There is another point to mention: the query performace will be probably the same for both the no.4 and no.5, because for every node and for every relationship a `_graph' property has to be consulted, which significantly slows the process. I'm not sure if indexing can be any help.

I still hold the view that No.4 will be sufficient and easy. And if you combine it with an option to dump the database in the 2.x version format (i.e. generating labels for nodes and relationships based on real user data), it is perfect.

No.5 is OK, too. But uniqueness should be achieved as mentioned above to allow for stripping.

Thank you Javier to paying so much attention to this issue. I'm just afraid that my highly demanding comments and opinions may lead to putting you off this issue. At the same time I don't want to push you somewhere you don't want to go. Should you feel unconfortable with any proposal, just go your way. I know you will come with a great solution just based on the knowledge of my needs (as you did with SylvaDB ever before).

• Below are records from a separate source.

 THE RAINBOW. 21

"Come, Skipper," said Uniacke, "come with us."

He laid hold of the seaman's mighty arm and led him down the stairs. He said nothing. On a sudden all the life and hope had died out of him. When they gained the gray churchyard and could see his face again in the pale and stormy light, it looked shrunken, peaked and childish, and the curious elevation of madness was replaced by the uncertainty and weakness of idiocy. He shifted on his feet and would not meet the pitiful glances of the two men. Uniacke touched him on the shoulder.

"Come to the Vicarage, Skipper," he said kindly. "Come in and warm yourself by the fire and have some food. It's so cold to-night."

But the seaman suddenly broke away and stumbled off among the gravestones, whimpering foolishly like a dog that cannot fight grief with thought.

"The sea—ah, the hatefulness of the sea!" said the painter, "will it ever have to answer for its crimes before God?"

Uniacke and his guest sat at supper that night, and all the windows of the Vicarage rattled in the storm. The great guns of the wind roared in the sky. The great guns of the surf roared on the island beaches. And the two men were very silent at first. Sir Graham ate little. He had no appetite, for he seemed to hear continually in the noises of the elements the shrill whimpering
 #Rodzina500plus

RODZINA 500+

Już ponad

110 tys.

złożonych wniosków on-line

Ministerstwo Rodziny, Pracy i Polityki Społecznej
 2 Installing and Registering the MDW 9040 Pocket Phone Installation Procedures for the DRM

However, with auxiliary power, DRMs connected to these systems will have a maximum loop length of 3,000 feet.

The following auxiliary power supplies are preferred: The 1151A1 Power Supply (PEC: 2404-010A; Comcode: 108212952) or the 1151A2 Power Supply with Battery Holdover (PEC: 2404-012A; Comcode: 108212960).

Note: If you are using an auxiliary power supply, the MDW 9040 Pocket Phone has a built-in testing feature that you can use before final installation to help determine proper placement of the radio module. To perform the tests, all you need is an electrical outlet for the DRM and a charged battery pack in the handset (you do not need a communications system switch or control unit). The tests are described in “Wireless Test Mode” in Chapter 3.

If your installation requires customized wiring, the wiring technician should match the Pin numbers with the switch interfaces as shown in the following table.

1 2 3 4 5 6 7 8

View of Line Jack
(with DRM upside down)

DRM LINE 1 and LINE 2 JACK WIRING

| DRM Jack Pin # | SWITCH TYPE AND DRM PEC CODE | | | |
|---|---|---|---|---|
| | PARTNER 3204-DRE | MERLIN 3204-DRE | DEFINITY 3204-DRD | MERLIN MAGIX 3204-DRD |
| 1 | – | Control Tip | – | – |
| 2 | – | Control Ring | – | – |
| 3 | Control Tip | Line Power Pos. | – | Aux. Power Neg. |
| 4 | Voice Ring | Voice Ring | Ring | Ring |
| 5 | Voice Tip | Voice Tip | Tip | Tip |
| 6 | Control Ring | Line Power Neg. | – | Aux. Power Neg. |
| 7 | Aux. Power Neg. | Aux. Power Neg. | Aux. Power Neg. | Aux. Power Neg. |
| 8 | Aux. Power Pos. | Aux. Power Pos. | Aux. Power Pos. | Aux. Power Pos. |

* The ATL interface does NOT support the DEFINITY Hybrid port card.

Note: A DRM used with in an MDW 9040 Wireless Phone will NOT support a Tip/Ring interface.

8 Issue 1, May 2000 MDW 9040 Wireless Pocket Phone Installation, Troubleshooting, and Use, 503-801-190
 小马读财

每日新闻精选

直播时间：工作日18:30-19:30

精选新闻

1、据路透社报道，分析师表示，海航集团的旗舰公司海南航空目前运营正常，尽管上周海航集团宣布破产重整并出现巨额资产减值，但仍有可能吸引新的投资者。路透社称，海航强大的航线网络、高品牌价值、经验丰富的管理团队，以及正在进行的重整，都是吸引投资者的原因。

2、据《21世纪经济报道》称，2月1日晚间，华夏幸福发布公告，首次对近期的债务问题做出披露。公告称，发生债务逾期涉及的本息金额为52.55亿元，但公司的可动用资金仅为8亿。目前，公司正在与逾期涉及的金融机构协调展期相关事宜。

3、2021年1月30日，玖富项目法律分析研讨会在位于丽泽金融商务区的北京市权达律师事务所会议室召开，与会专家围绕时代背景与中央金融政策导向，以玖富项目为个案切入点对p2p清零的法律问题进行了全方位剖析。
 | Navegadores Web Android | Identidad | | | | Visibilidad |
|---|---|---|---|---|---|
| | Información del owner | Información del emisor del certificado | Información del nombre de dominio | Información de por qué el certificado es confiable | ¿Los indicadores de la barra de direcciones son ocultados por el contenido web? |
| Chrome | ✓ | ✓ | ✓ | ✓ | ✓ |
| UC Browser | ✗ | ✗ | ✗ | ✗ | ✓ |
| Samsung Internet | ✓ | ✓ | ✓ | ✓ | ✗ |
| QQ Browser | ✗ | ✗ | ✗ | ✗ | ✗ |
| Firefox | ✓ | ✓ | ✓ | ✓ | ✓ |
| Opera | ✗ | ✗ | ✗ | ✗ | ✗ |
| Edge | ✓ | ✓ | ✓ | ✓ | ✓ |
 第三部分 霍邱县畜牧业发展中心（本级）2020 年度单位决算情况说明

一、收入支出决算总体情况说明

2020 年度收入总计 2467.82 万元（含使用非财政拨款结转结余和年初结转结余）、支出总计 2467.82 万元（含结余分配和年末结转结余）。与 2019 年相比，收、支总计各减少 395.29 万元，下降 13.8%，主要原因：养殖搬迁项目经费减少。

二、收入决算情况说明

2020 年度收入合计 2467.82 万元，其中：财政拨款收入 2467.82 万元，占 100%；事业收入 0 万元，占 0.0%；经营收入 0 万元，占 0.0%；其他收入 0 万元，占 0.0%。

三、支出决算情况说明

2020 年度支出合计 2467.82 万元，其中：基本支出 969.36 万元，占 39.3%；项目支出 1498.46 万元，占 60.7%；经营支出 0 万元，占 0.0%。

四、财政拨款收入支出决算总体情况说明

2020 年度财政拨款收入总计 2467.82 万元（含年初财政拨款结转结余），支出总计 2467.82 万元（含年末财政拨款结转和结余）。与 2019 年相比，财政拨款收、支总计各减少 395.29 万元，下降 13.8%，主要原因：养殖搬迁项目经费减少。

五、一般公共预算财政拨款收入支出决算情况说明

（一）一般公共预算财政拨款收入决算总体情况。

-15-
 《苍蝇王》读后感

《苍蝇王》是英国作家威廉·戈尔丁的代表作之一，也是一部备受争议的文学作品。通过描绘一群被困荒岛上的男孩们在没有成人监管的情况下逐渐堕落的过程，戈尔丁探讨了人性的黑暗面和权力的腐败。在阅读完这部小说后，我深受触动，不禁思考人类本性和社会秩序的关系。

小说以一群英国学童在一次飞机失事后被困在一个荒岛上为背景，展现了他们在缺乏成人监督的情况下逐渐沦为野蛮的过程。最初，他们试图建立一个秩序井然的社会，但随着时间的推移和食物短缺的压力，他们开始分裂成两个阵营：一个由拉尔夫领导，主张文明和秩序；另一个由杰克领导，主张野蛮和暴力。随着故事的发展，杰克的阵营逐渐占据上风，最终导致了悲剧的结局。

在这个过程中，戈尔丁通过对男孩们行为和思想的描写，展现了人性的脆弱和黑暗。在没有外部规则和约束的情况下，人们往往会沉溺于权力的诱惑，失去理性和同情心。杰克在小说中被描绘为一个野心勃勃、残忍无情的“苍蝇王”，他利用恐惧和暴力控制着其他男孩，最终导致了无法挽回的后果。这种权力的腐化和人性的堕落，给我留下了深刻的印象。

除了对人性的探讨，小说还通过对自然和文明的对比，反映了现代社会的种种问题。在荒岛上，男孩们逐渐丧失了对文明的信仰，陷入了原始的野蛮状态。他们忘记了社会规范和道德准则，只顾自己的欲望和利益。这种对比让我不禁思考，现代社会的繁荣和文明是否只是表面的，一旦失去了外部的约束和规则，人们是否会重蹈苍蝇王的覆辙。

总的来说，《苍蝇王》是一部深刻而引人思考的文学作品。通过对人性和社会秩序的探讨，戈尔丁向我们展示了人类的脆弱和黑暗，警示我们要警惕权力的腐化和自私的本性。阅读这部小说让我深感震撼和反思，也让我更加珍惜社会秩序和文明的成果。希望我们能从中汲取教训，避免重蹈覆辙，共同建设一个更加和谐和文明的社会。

versae commented 9 years ago

You made a good point. Maybe instead of using slugs, just suffixing the type with the internal schema id is enough. I'll think about it.

Before labels existed in Neo4j, what now are legacy indices were the only way to speed up queries. Therefore adding that information, in a START clause or using the indices support in Cypher, should improve performance over just checking the _graph property.

I will leave this thread open and discuss it with the team. Probably a implementation of 4 would be our first approach. But you know, it is not one of the priorities right now, so sorry in advance for delays in delivering the feature.

And thank you very much for your insights. It is only with real users input that we can build a cool platform.